# What is the impact of paraconsistency on Gödel's theorem?

Russell's paradox forced a restriction of the natural abstraction principle (that every predicate determines a set) so that set theory could be consistent; the standard one being ZF.

However paraconsistency allows one to retain the natural abstraction principle by allowing a degree of inconsistency in the logic which allows a revival of naive set theory as a fully formal one. It has the positive advantage of proving the axiom of choice and disproving the continuum hypothesis.

Now Gödel's incompleteness theorem says that one cannot have a theory that is both complete and consistent. One must be given up. Usually this is completeness. But in view of paraconsistency, consistency can be given up.

1. Is it correct to say then that a paraconsistent theory will always be complete?

2. Since the theory is paraconsistent, Gödel's second theorem about not being able to prove the consistency of a theory loses its traction. (Or does it? Should one be able to prove paraconsistency?)

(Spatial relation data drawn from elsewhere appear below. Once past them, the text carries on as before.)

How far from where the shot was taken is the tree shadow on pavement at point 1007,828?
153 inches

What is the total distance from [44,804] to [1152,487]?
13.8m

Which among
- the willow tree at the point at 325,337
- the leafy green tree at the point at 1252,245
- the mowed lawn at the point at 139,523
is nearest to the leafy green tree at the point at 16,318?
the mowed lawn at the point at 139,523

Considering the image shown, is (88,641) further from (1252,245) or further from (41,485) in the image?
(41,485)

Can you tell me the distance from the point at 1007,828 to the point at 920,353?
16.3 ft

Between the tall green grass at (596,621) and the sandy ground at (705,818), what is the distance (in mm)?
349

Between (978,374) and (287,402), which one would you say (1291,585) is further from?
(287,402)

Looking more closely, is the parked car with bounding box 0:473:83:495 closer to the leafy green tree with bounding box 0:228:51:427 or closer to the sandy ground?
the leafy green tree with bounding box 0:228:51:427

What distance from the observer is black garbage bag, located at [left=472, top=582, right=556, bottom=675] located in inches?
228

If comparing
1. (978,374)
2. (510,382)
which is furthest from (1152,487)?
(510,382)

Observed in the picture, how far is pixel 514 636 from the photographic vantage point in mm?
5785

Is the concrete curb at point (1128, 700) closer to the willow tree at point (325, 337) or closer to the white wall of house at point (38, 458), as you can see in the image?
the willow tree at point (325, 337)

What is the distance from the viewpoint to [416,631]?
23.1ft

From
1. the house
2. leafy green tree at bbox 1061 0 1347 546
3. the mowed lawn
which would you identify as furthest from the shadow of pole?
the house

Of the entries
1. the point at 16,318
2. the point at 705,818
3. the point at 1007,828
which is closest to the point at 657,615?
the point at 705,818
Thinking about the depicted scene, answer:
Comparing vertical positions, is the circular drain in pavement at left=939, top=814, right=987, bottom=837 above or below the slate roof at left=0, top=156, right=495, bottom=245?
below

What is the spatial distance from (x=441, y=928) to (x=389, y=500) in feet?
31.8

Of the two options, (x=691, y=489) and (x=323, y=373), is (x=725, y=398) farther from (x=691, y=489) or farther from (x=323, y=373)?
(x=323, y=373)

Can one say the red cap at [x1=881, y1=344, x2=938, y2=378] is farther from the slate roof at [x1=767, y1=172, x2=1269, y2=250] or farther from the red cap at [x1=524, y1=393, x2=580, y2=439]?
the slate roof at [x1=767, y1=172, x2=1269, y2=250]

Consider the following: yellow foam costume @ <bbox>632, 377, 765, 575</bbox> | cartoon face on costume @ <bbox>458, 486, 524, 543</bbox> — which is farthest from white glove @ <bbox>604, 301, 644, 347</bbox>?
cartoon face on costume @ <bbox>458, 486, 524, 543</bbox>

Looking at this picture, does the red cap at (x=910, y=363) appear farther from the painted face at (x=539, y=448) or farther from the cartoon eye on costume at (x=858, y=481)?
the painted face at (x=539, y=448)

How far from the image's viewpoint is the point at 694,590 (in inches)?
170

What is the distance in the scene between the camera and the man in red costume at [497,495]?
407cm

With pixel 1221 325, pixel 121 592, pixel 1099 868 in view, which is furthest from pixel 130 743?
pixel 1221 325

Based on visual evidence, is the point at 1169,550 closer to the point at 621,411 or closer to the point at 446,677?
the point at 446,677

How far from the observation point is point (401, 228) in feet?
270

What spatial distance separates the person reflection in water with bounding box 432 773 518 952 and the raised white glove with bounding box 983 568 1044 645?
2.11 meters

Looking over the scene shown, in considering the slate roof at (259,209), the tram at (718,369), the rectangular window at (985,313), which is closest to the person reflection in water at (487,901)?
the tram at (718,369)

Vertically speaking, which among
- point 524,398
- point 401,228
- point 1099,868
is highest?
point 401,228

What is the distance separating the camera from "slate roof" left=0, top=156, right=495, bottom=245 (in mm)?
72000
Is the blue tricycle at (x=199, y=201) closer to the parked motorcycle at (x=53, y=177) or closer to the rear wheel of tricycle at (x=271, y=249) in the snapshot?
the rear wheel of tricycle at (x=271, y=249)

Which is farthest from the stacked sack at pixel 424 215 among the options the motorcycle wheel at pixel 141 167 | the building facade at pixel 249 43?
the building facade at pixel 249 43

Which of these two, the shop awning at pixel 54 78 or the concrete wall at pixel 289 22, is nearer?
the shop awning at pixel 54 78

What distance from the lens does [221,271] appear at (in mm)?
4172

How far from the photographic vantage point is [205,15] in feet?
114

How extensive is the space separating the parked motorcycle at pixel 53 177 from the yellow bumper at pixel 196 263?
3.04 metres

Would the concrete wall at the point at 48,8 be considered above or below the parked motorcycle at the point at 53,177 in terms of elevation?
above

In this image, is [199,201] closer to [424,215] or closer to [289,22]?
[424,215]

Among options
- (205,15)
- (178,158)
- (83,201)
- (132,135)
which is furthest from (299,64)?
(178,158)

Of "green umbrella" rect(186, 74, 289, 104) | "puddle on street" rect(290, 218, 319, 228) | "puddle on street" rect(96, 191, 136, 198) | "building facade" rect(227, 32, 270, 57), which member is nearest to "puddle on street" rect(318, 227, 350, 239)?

• I changed the link to an article on paraconsistent logic rather than inconsistent mathematics. My answer will contain a link to the previously linked article on inconsistent mathematics. Commented Jun 22, 2013 at 22:05

Paraconsistent mathematical theories will not always be complete. Depending on what the theory takes to be true, and the strength of its deductive system, there might well be unprovable truths. As I'm sure you are by now aware, all paraconsistent theories give up ex falso quodlibet (the rule that allows you to derive anything from a contradiction) as well as principles that entail it (like disjunctive syllogism: from "A or B" and "not-B" deduce "A"). This means that inconsistencies within these theories will not "explode" allowing the proof of any statement of the language. Thus, paraconsistency is no guarantee of completeness. Embracing inconsistency does, however, open the door to the possibility of a complete theory whose classical counterpart would be essentially incomplete. For a toy example, a paraconsistent theory which keeps ex falso quodlibet (though, such a theory wouldn't really be paraconsistent anymore) as an admissible inference will be trivially complete (I imagine this is something like what you had in mind).